▸ TEXTO PROPORCIONADO:
De lo perdido, lo que aparezca

Inexorable, el calendario acerca a los mexicanos al 1 de julio. Muchos temen que si gana la izquierda, representada por Andrés Manuel López Obrador, candidato de Morena, la elección presidencial sea un violento golpe de timón. Sin embargo, aparentemente son muchos más los que esperan que precisamente sea eso: un viraje dramático, un Gobierno que se sacuda la ortodoxia liberal que ha regido la vida del país las últimas tres décadas, sin haber resuelto problemas básicos de seguridad, de crecimiento económico y empleo, y que responda a las preocupaciones más apremiantes de mexicanos que no pueden ni siquiera imaginar un futuro.

▸ TAREA BREVE: Devuelva sin alteración alguna el fragmento del texto sobre la elección presidencial mexicana que comienza en "Inexorable, el calendario" y termina en "imaginar un futuro.". El material que aparece a continuación no interviene en este ejercicio.

▸ MATERIAL ADJUNTO:

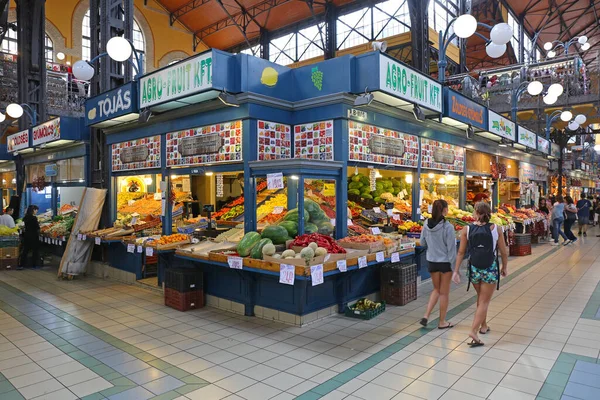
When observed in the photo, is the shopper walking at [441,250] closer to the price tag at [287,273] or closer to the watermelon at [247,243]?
the price tag at [287,273]

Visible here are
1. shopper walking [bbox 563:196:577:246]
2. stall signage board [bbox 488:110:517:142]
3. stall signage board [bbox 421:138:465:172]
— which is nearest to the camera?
stall signage board [bbox 421:138:465:172]

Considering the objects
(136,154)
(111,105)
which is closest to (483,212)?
(136,154)

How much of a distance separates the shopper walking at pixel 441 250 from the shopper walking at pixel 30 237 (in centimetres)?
992

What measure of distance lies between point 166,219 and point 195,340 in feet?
12.5

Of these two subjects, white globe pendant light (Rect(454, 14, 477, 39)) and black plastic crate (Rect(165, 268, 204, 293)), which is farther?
white globe pendant light (Rect(454, 14, 477, 39))

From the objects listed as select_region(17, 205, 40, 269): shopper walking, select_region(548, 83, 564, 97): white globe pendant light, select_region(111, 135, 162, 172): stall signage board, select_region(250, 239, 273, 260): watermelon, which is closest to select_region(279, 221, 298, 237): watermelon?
select_region(250, 239, 273, 260): watermelon

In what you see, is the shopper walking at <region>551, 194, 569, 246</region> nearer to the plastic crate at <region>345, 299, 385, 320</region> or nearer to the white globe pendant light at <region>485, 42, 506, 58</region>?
the white globe pendant light at <region>485, 42, 506, 58</region>

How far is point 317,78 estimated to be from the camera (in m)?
6.97

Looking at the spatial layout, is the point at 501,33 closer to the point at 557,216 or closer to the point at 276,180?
the point at 276,180

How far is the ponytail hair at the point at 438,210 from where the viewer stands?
548cm

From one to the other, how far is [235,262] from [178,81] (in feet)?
10.4

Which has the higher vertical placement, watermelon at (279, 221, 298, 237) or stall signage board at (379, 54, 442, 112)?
stall signage board at (379, 54, 442, 112)

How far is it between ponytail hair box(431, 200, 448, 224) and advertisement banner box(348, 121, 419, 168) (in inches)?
76.4

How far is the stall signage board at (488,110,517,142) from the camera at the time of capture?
11.3 meters
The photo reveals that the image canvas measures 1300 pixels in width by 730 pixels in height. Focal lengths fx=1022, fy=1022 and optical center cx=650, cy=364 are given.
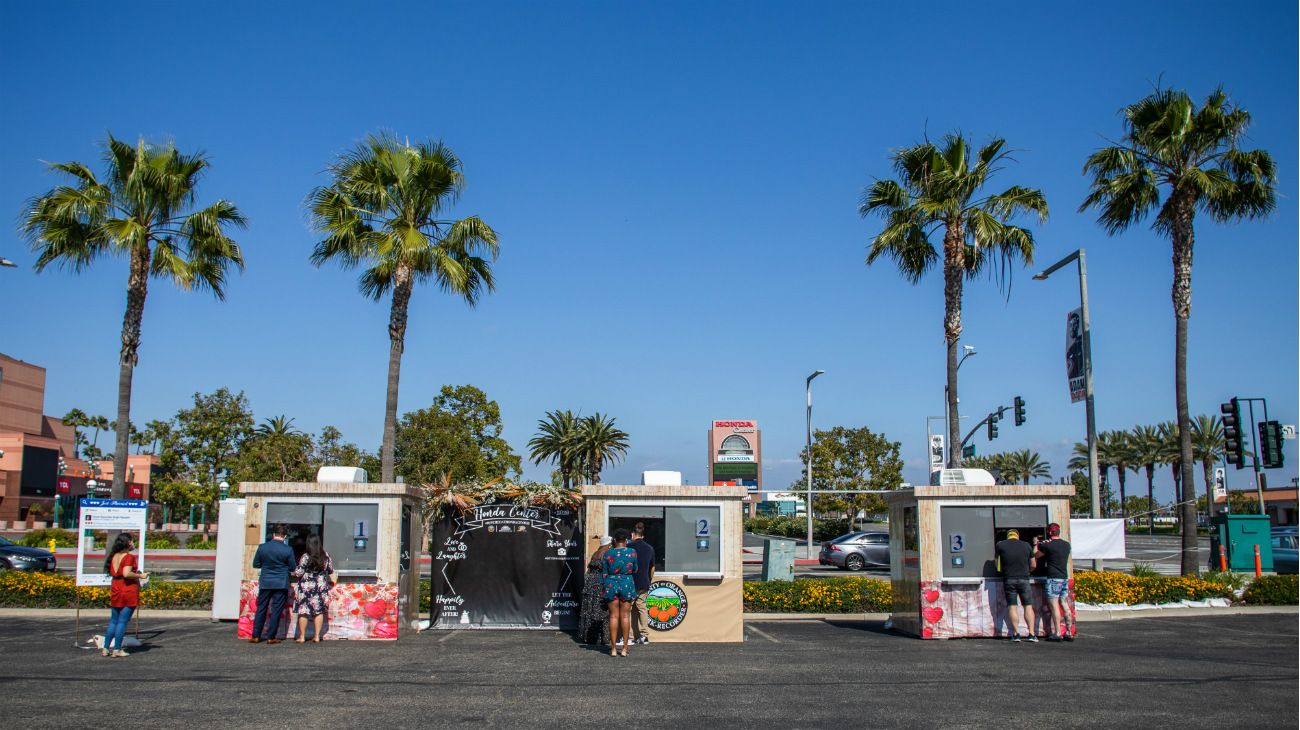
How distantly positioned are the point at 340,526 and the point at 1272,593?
16224mm

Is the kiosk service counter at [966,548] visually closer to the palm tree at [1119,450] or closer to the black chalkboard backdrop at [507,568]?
the black chalkboard backdrop at [507,568]

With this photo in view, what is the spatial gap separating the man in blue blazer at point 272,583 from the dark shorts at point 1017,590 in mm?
9484

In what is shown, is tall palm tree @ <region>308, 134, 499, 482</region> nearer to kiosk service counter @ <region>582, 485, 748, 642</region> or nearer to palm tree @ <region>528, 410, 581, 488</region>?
kiosk service counter @ <region>582, 485, 748, 642</region>

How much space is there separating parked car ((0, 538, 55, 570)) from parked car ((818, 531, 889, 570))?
2305 centimetres

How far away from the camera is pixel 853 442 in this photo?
190ft

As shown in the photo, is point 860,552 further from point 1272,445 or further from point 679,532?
point 679,532

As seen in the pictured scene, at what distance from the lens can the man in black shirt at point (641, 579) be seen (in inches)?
511

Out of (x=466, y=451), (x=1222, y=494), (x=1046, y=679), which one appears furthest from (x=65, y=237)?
(x=1222, y=494)

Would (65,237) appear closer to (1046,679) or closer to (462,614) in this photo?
(462,614)

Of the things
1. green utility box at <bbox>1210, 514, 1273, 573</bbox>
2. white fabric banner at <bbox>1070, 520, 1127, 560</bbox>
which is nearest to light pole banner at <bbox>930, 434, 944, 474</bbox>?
green utility box at <bbox>1210, 514, 1273, 573</bbox>

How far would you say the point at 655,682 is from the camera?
10.3 meters

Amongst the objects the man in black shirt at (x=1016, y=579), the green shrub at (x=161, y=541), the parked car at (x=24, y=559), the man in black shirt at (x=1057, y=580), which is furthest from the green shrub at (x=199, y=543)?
the man in black shirt at (x=1057, y=580)

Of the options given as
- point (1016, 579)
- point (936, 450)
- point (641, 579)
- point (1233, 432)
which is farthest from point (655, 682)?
point (936, 450)

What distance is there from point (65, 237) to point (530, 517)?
10.7 metres
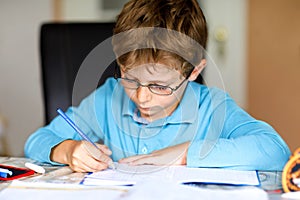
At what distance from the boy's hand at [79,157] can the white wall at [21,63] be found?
6.57 ft

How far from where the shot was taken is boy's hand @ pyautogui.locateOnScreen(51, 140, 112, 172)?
91 cm

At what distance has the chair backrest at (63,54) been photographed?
55.5 inches

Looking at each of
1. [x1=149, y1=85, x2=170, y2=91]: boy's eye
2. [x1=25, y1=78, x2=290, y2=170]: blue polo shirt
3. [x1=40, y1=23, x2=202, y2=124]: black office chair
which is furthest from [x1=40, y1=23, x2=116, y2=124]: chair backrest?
[x1=149, y1=85, x2=170, y2=91]: boy's eye

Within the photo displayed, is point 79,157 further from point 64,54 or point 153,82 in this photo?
point 64,54

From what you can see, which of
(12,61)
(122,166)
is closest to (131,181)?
(122,166)

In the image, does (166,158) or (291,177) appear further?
(166,158)

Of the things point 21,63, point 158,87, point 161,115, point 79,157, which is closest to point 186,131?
point 161,115

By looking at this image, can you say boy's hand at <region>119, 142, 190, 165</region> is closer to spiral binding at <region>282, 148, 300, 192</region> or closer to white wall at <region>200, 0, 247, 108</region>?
spiral binding at <region>282, 148, 300, 192</region>

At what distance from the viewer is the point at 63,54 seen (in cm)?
142

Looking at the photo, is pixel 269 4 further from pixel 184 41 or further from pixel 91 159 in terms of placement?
pixel 91 159

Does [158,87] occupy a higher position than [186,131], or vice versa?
[158,87]

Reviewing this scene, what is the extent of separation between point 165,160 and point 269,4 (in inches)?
71.4

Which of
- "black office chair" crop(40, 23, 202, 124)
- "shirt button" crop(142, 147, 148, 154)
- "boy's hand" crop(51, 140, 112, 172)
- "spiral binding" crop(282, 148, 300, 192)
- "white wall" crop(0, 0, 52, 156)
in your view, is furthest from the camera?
"white wall" crop(0, 0, 52, 156)

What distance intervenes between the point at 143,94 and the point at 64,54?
0.50 meters
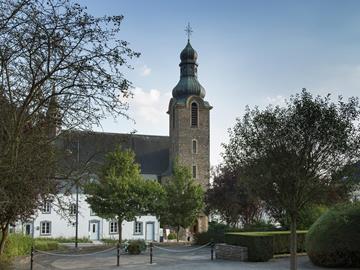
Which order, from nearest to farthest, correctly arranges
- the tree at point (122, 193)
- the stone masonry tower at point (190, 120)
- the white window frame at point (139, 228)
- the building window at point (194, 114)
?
the tree at point (122, 193) → the white window frame at point (139, 228) → the stone masonry tower at point (190, 120) → the building window at point (194, 114)

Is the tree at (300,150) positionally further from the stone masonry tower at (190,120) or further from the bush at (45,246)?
the stone masonry tower at (190,120)

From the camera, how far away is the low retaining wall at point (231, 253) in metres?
21.4

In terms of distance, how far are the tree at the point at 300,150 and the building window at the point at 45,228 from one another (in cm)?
3707

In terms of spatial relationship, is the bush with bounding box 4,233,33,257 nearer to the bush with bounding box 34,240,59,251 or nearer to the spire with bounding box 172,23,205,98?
the bush with bounding box 34,240,59,251

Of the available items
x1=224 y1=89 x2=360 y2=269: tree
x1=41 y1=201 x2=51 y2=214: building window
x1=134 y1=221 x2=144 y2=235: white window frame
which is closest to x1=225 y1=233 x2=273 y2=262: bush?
x1=224 y1=89 x2=360 y2=269: tree

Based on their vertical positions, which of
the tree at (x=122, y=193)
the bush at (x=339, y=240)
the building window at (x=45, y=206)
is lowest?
the bush at (x=339, y=240)

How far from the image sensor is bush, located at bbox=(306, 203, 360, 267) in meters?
17.8

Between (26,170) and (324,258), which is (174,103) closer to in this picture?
(324,258)

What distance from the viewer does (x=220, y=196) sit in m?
35.9

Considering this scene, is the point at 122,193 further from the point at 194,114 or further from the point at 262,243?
the point at 194,114

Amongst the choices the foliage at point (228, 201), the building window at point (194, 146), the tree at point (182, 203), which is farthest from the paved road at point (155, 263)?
the building window at point (194, 146)

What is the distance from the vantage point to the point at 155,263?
2052cm

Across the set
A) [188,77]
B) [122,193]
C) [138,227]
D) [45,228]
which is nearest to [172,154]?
[188,77]

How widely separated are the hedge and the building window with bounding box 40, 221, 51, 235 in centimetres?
2822
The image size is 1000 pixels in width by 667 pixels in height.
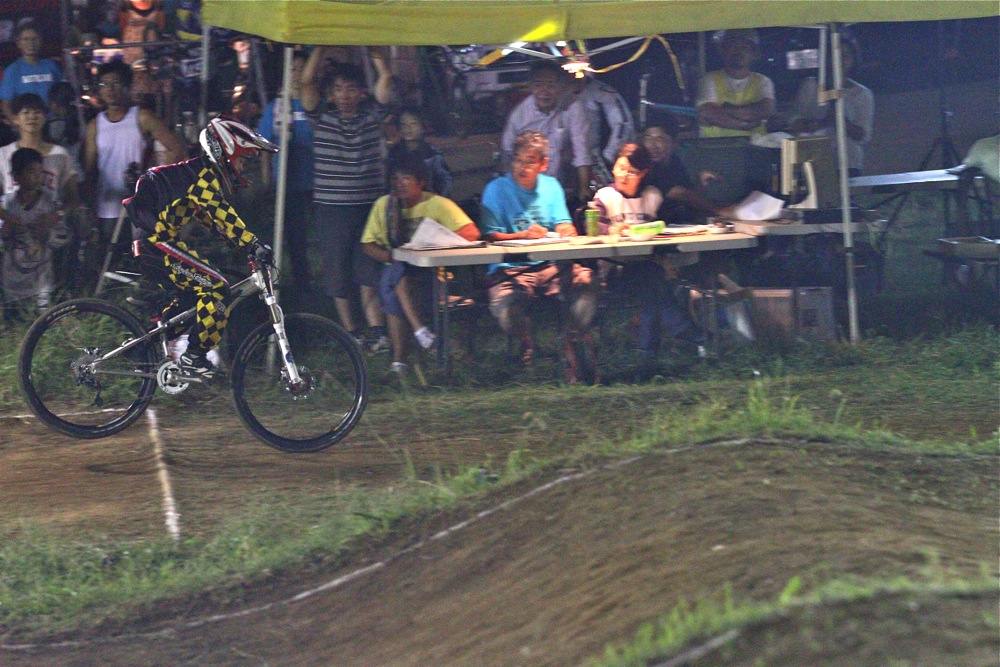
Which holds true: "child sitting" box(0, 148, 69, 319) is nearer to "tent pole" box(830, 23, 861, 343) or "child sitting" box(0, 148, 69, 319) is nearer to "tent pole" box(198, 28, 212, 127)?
"tent pole" box(198, 28, 212, 127)

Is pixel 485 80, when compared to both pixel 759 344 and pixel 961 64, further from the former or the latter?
pixel 961 64

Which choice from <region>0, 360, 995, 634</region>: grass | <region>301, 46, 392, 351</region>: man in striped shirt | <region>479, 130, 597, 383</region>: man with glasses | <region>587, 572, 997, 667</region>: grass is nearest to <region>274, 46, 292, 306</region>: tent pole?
<region>301, 46, 392, 351</region>: man in striped shirt

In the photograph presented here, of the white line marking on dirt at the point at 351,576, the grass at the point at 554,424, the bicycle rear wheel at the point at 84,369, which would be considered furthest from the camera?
the bicycle rear wheel at the point at 84,369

▸ RESPUESTA ESPERADA:
Inexorable, el calendario acerca a los mexicanos al 1 de julio. Muchos temen que si gana la izquierda, representada por Andrés Manuel López Obrador, candidato de Morena, la elección presidencial sea un violento golpe de timón. Sin embargo, aparentemente son muchos más los que esperan que precisamente sea eso: un viraje dramático, un Gobierno que se sacuda la ortodoxia liberal que ha regido la vida del país las últimas tres décadas, sin haber resuelto problemas básicos de seguridad, de crecimiento económico y empleo, y que responda a las preocupaciones más apremiantes de mexicanos que no pueden ni siquiera imaginar un futuro.